== AVAILABLE DATA ==

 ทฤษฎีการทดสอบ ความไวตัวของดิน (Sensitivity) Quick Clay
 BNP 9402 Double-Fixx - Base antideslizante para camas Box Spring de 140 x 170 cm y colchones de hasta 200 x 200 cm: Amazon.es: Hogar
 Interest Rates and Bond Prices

===
== AVAILABLE DATA ==

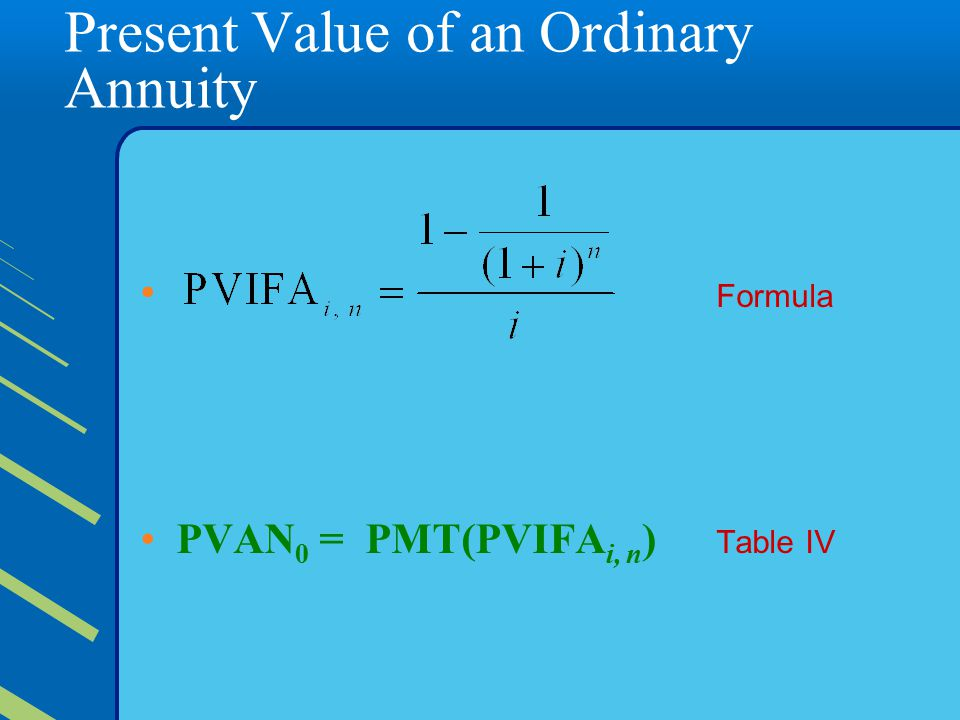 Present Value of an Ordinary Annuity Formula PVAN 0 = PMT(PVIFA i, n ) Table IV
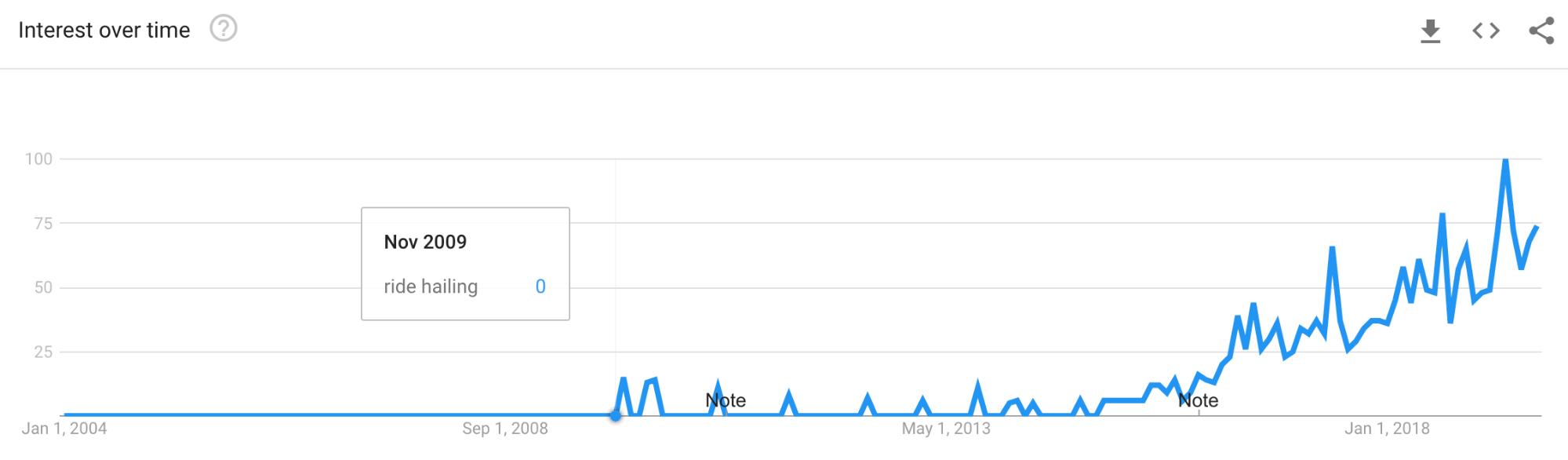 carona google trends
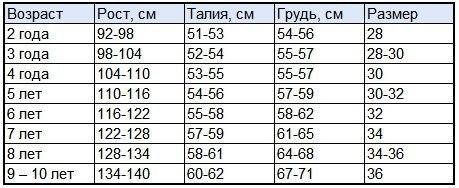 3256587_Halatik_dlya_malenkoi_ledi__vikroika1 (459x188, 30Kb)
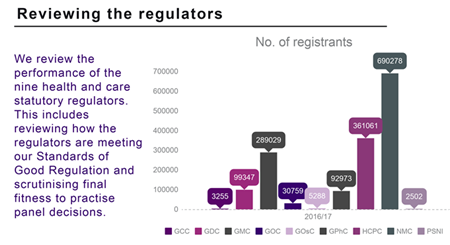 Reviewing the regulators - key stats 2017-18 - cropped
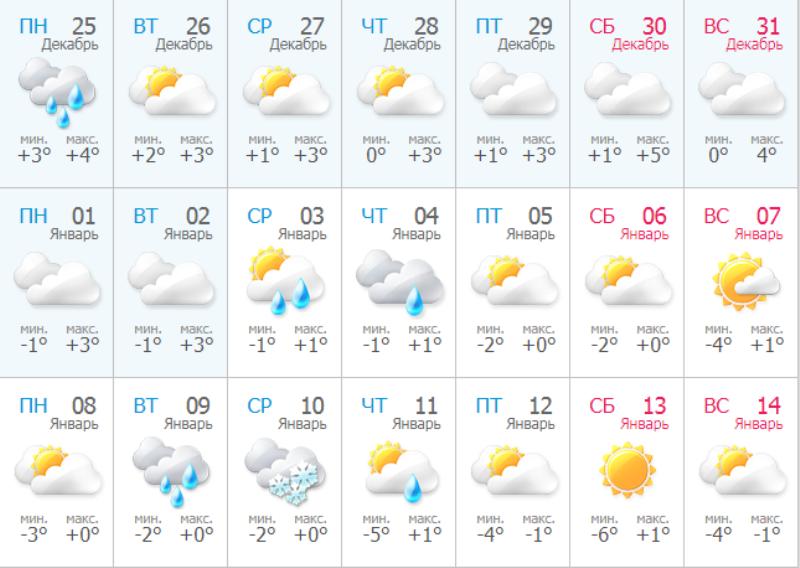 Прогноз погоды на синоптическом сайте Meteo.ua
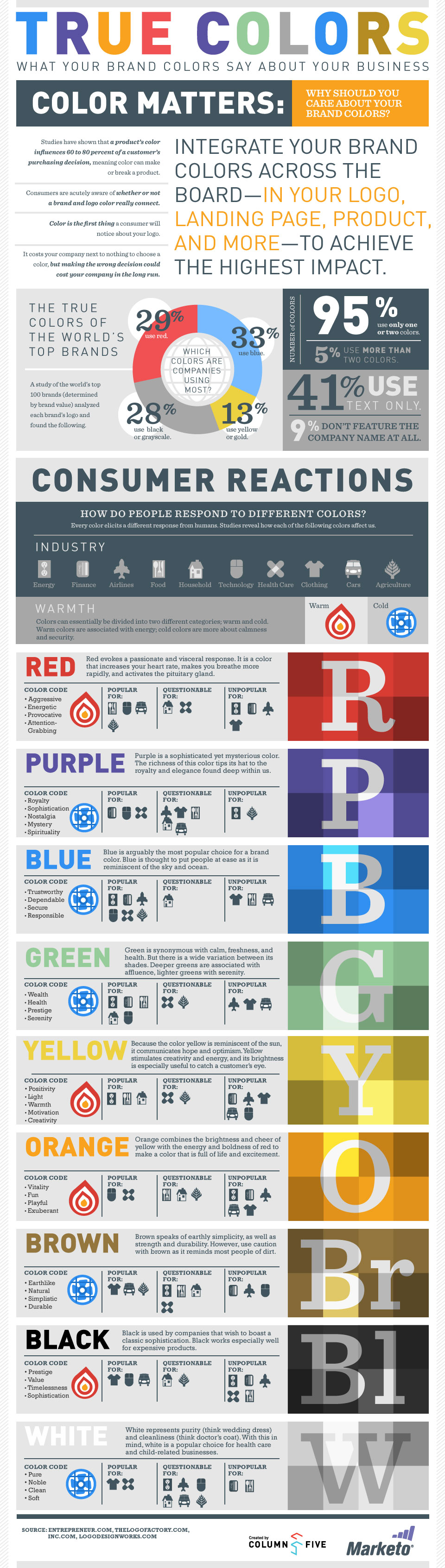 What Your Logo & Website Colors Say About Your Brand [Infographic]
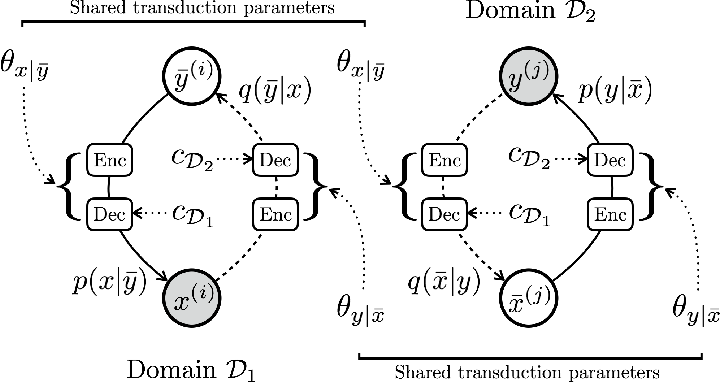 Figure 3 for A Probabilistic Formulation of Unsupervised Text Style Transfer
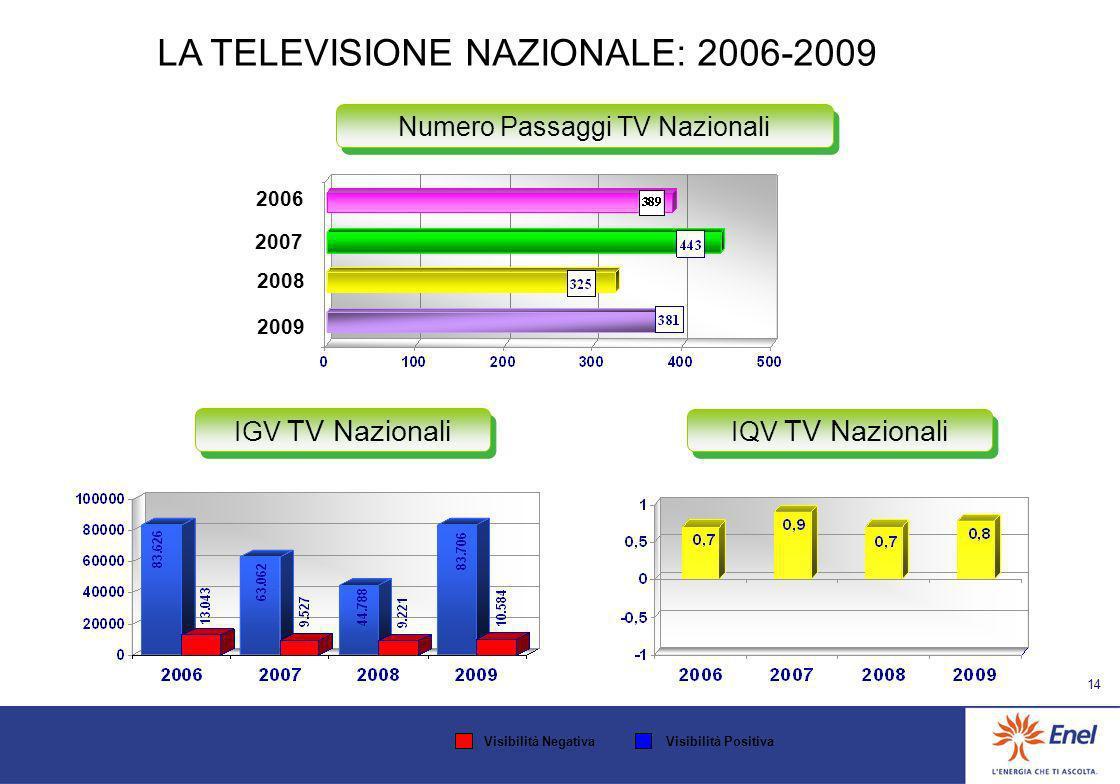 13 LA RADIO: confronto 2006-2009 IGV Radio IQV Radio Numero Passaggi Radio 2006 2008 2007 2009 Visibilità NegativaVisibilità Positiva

===

TASK TO COMPLETE
Restate word for word the entries above, starting at the line with "ทฤษฎีการทดสอบ ความไวตัวของดิน (Sensitivity)" and ending at the line with "Interest Rates and Bond Prices", inclusive, and no others.

OUTPUT BELOW
 ทฤษฎีการทดสอบ ความไวตัวของดิน (Sensitivity) Quick Clay
 BNP 9402 Double-Fixx - Base antideslizante para camas Box Spring de 140 x 170 cm y colchones de hasta 200 x 200 cm: Amazon.es: Hogar
 Interest Rates and Bond Prices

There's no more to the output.